What has this storytelling based dynamic visualisation got to do with sustainability?

A couple of weeks ago we sat down to finalise our sustainability strategy document. It has seven sections (operations, communities, research, curriculum, communications, staff development, student participation). Each has formally written objectives, targets and responsibilities. I didn’t like the structure and argued for some time that this linear and compartmentalised model was wrong – all the interesting bits are in the interactions between these categories. So, we started to draw a diagram to explore this idea. After several false starts (venn diagrams, concentric circles, spokes) we settled on a web. We put the seven areas around the outside and then added linking lines between each one. We then worked to identify the nature of each relationship – in many cases there is more than one. In some cases, we couldn’t immediately find a relationship, and this became a driver for the strategy – perhaps this is a gap that needs addressing.

Towards the end of the meeting, we decided to move the student participation to the centre of the diagram (reflecting this as the essence of what we do).

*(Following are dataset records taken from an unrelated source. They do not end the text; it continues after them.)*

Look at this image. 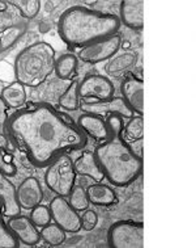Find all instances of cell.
<instances>
[{
  "instance_id": "obj_1",
  "label": "cell",
  "mask_w": 196,
  "mask_h": 248,
  "mask_svg": "<svg viewBox=\"0 0 196 248\" xmlns=\"http://www.w3.org/2000/svg\"><path fill=\"white\" fill-rule=\"evenodd\" d=\"M11 138L37 168L49 164L66 151L84 149L86 137L66 113L49 104L18 109L8 118Z\"/></svg>"
},
{
  "instance_id": "obj_2",
  "label": "cell",
  "mask_w": 196,
  "mask_h": 248,
  "mask_svg": "<svg viewBox=\"0 0 196 248\" xmlns=\"http://www.w3.org/2000/svg\"><path fill=\"white\" fill-rule=\"evenodd\" d=\"M105 121L112 136L98 144L94 150V156L107 180L115 186H127L141 175L143 158L123 138V118L110 116Z\"/></svg>"
},
{
  "instance_id": "obj_3",
  "label": "cell",
  "mask_w": 196,
  "mask_h": 248,
  "mask_svg": "<svg viewBox=\"0 0 196 248\" xmlns=\"http://www.w3.org/2000/svg\"><path fill=\"white\" fill-rule=\"evenodd\" d=\"M121 20L115 15L76 5L66 9L58 23L59 36L71 47H85L115 36Z\"/></svg>"
},
{
  "instance_id": "obj_4",
  "label": "cell",
  "mask_w": 196,
  "mask_h": 248,
  "mask_svg": "<svg viewBox=\"0 0 196 248\" xmlns=\"http://www.w3.org/2000/svg\"><path fill=\"white\" fill-rule=\"evenodd\" d=\"M55 50L47 42H34L14 61V75L24 87L41 86L55 70Z\"/></svg>"
},
{
  "instance_id": "obj_5",
  "label": "cell",
  "mask_w": 196,
  "mask_h": 248,
  "mask_svg": "<svg viewBox=\"0 0 196 248\" xmlns=\"http://www.w3.org/2000/svg\"><path fill=\"white\" fill-rule=\"evenodd\" d=\"M76 175L72 159L66 154H62L47 166L45 173L46 186L56 196L67 197L75 186Z\"/></svg>"
},
{
  "instance_id": "obj_6",
  "label": "cell",
  "mask_w": 196,
  "mask_h": 248,
  "mask_svg": "<svg viewBox=\"0 0 196 248\" xmlns=\"http://www.w3.org/2000/svg\"><path fill=\"white\" fill-rule=\"evenodd\" d=\"M107 243L112 248H143L144 223L136 221H118L107 231Z\"/></svg>"
},
{
  "instance_id": "obj_7",
  "label": "cell",
  "mask_w": 196,
  "mask_h": 248,
  "mask_svg": "<svg viewBox=\"0 0 196 248\" xmlns=\"http://www.w3.org/2000/svg\"><path fill=\"white\" fill-rule=\"evenodd\" d=\"M80 107L85 113L94 114L103 120L110 116H119L122 118H132L135 116L134 110L127 105L123 97H112L103 101H84Z\"/></svg>"
},
{
  "instance_id": "obj_8",
  "label": "cell",
  "mask_w": 196,
  "mask_h": 248,
  "mask_svg": "<svg viewBox=\"0 0 196 248\" xmlns=\"http://www.w3.org/2000/svg\"><path fill=\"white\" fill-rule=\"evenodd\" d=\"M121 36L115 34V36L94 42L89 46H85V47L80 49L77 57L85 63H99V62L112 58L116 54V51L121 49Z\"/></svg>"
},
{
  "instance_id": "obj_9",
  "label": "cell",
  "mask_w": 196,
  "mask_h": 248,
  "mask_svg": "<svg viewBox=\"0 0 196 248\" xmlns=\"http://www.w3.org/2000/svg\"><path fill=\"white\" fill-rule=\"evenodd\" d=\"M51 218L55 223L60 226L66 232H77L81 230L80 216L64 197L56 196L50 202Z\"/></svg>"
},
{
  "instance_id": "obj_10",
  "label": "cell",
  "mask_w": 196,
  "mask_h": 248,
  "mask_svg": "<svg viewBox=\"0 0 196 248\" xmlns=\"http://www.w3.org/2000/svg\"><path fill=\"white\" fill-rule=\"evenodd\" d=\"M114 84L103 75H88L79 83V96L81 99H94L97 101L112 99L114 95Z\"/></svg>"
},
{
  "instance_id": "obj_11",
  "label": "cell",
  "mask_w": 196,
  "mask_h": 248,
  "mask_svg": "<svg viewBox=\"0 0 196 248\" xmlns=\"http://www.w3.org/2000/svg\"><path fill=\"white\" fill-rule=\"evenodd\" d=\"M8 227L16 235V238L25 246H36L41 240V232L37 230V226L31 222L30 217L20 214L11 217Z\"/></svg>"
},
{
  "instance_id": "obj_12",
  "label": "cell",
  "mask_w": 196,
  "mask_h": 248,
  "mask_svg": "<svg viewBox=\"0 0 196 248\" xmlns=\"http://www.w3.org/2000/svg\"><path fill=\"white\" fill-rule=\"evenodd\" d=\"M122 96L134 113L143 116L144 113V81L140 78H127L121 87Z\"/></svg>"
},
{
  "instance_id": "obj_13",
  "label": "cell",
  "mask_w": 196,
  "mask_h": 248,
  "mask_svg": "<svg viewBox=\"0 0 196 248\" xmlns=\"http://www.w3.org/2000/svg\"><path fill=\"white\" fill-rule=\"evenodd\" d=\"M43 200V190L37 177H27L17 188V201L20 208L31 210Z\"/></svg>"
},
{
  "instance_id": "obj_14",
  "label": "cell",
  "mask_w": 196,
  "mask_h": 248,
  "mask_svg": "<svg viewBox=\"0 0 196 248\" xmlns=\"http://www.w3.org/2000/svg\"><path fill=\"white\" fill-rule=\"evenodd\" d=\"M121 18L126 27L141 31L144 28V1L143 0H123L121 3Z\"/></svg>"
},
{
  "instance_id": "obj_15",
  "label": "cell",
  "mask_w": 196,
  "mask_h": 248,
  "mask_svg": "<svg viewBox=\"0 0 196 248\" xmlns=\"http://www.w3.org/2000/svg\"><path fill=\"white\" fill-rule=\"evenodd\" d=\"M0 200L3 201V214L7 217L18 216L21 208L17 201V188L4 172L0 171Z\"/></svg>"
},
{
  "instance_id": "obj_16",
  "label": "cell",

Over lunchtime Paula and I converted the diagram to Visio, and printed them out in time for another meeting in the afternoon. These were largely discarded though – the model on the whiteboard was used extensively to structure that meeting. Perhaps the informality of the whiteboard better suggested a “work in progress” (and perhaps sustainability always should be).

sustainability_webdiagram.png

We now have the task of explaining our strategy to all staff. We think this diagram is key, but not in its present state – as a static model it is too impenetrable. So I’m going back to the dynamic visualizations and working out how we can tell our story, leveraging this diagram in a participatory, interactive, constructivist manner.